As promised in that previous report we will touch on the sharks available on fishing charters in Fort Lauderdale as it is high season for many species right now and they are little more than a mile off the beach here and almost all are targeted and caught within two miles of shore. Many are large fish and are not on every anglers radar but to many they are exciting, and as we mentioned, many are big.
This is strictly a catch and then a release after the photograph for almost all species of sharks we catch. Please note the photo of the large circle style hook we use that is designed to hook these sharks in the corner of the mouth, not in the gut or elsewhere, which is obviously good news for a shark’s well being after the fight.

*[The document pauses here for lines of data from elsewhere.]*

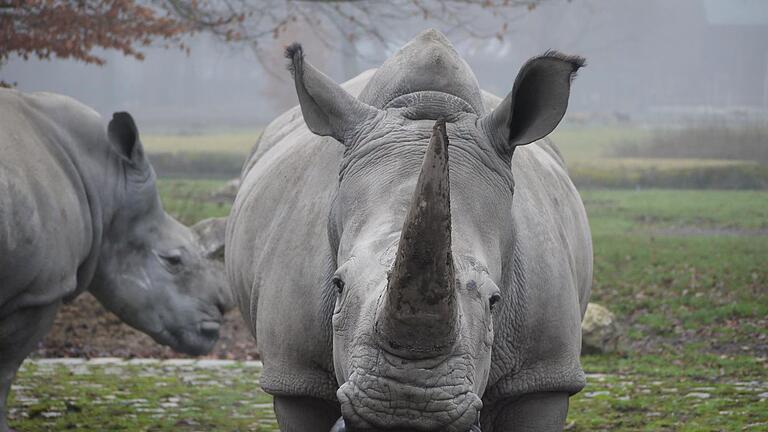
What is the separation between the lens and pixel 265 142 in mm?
Result: 6926

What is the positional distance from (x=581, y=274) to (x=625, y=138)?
20901 mm

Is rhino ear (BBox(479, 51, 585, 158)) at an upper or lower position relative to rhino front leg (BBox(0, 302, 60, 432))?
upper

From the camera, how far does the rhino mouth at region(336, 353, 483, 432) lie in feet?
11.2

As in all types of fishing wherever you choose to enjoy a day and wet a line whether it be a shark or trout there is always a chance of an empty day. But now is the time for them offshore (sharks, no trout) here and chances are good for success. Now is the time when they regularly barge into a live bait kite spread set for Sailfish and other species set on light leaders and try to take a bait on a leader that quite possibly will fail before the fight is over. Jack up the leader size and watch many of those other species we encounter here spit the bait due to that heavier leader, so we try to bait and switch the sharks off the live bait on that light leader and on to something heavier. Sometimes that situation ends with us getting an appropriate heavy leader in front of the shark and it’s fish on. Sometimes in results in the shark getting hold of one of those lighter leader live baits. And sometimes, but not all that frequently, it results in the shark simply loosing steam and interest and swimming off befuddled by the escape of that light leader live bait. They get focused at times so completely on the initial bait they zone in on. We often have a fresh “stink bait” out there but if a shark comes in hot with only the one live bait inside his blinders and stays up current of that stink bait and up current of anything we try to slide to him it can be aggravating watching him fade away up current. If he fades down current chances are he’ll pick up the scent of that stink bait(s).
We do often “pitch” a bait to a surface swimming shark that we encounter while targeting other species, and most of those are Hammerheads, and it is fairly east to get him to commit. Most often they are swimming into the current and we get a bit in front of him and set a stink bait back there where he can smell it and here he comes.
When sharks are the focus a typical bait spread is a bait at the surface accompanied by chum, a mid depth bait, and then another bait fished only high enough off the bottom to (hopefully) prevent it from getting snagged by a rock and not a shark. Heavy leaders, large fresh baits and buckle up. Chances are good that one will take a bait and bend that rod double, it’s high season. We’ll publish another report soon regarding the arrival of more Mahi-Mahi and Wahoo into our area.